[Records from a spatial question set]

§

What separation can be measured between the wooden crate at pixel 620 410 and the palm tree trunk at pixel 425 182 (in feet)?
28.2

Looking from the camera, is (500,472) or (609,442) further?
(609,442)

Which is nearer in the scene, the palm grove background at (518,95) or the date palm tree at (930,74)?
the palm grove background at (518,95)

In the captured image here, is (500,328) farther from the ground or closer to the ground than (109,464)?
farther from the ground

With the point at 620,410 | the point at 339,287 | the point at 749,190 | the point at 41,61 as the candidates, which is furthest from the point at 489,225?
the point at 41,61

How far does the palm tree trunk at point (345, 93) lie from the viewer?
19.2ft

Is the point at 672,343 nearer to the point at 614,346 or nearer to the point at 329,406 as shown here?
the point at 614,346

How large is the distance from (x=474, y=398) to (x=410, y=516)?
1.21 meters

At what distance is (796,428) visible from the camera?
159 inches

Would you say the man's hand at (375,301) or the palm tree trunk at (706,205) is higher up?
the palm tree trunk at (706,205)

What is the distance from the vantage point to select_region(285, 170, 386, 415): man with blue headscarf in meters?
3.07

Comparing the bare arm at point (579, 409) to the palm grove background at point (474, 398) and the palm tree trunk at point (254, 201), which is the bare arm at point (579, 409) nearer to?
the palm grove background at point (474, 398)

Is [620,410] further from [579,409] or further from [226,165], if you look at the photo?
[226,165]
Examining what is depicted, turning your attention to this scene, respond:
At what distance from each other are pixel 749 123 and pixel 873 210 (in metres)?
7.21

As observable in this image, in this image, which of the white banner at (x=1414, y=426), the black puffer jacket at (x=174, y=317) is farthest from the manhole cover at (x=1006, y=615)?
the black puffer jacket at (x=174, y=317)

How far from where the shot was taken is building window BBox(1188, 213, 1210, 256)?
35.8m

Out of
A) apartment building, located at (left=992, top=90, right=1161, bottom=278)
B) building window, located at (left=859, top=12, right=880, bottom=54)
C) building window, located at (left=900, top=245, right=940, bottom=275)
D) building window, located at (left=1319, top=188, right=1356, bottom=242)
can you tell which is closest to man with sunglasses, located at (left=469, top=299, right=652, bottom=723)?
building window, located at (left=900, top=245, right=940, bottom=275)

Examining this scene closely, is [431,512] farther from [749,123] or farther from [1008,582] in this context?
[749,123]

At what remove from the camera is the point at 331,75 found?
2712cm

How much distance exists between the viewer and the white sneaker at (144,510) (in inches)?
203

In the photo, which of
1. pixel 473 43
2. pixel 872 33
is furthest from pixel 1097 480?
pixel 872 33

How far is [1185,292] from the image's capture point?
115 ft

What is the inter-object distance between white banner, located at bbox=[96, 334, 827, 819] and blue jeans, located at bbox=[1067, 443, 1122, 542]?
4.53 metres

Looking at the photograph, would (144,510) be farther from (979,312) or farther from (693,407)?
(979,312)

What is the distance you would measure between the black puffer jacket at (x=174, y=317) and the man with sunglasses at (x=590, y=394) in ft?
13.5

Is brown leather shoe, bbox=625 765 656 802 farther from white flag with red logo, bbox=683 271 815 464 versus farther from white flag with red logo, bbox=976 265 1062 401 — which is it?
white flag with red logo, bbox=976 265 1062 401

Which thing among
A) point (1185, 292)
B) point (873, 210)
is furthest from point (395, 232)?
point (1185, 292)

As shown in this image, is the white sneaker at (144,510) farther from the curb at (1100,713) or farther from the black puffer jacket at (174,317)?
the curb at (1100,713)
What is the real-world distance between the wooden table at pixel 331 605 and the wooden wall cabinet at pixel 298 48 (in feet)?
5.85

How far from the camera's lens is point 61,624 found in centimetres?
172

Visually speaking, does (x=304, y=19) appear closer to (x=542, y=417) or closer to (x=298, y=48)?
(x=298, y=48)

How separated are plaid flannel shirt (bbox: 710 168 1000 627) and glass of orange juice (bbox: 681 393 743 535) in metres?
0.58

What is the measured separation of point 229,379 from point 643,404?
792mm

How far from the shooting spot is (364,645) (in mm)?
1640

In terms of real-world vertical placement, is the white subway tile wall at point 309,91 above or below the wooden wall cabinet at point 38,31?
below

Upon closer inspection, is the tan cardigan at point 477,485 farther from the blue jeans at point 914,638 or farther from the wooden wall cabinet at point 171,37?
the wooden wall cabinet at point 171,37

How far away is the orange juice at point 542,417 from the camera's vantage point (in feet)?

§

• [Exercise directions]
All lines from the one that contains "Which thing among" through the end of the material are to be quoted exactly, with both ends included.

• [Problem solution]
Which thing among
A) point (1185, 292)
B) point (873, 210)
is furthest from point (395, 232)?
point (1185, 292)

As shown in this image, is the white sneaker at (144,510) farther from the curb at (1100,713) or farther from the black puffer jacket at (174,317)?
the curb at (1100,713)
What is the real-world distance between the wooden table at pixel 331 605 and the wooden wall cabinet at pixel 298 48 (in feet)?
5.85

How far from the camera's lens is point 61,624 found in centimetres?
172

Visually speaking, does (x=304, y=19) appear closer to (x=542, y=417) or closer to (x=298, y=48)?
(x=298, y=48)

How separated are plaid flannel shirt (bbox: 710 168 1000 627) and glass of orange juice (bbox: 681 393 743 535) in metres?
0.58

What is the measured separation of point 229,379 from point 643,404?
792mm

How far from the shooting spot is (364,645) (in mm)?
1640

In terms of real-world vertical placement, is the white subway tile wall at point 309,91 above or below the wooden wall cabinet at point 38,31?
below

Upon closer inspection, is the tan cardigan at point 477,485 farther from the blue jeans at point 914,638 or farther from the wooden wall cabinet at point 171,37?
the wooden wall cabinet at point 171,37

How far away is the orange juice at point 542,417 from the camera's vantage point (in feet)?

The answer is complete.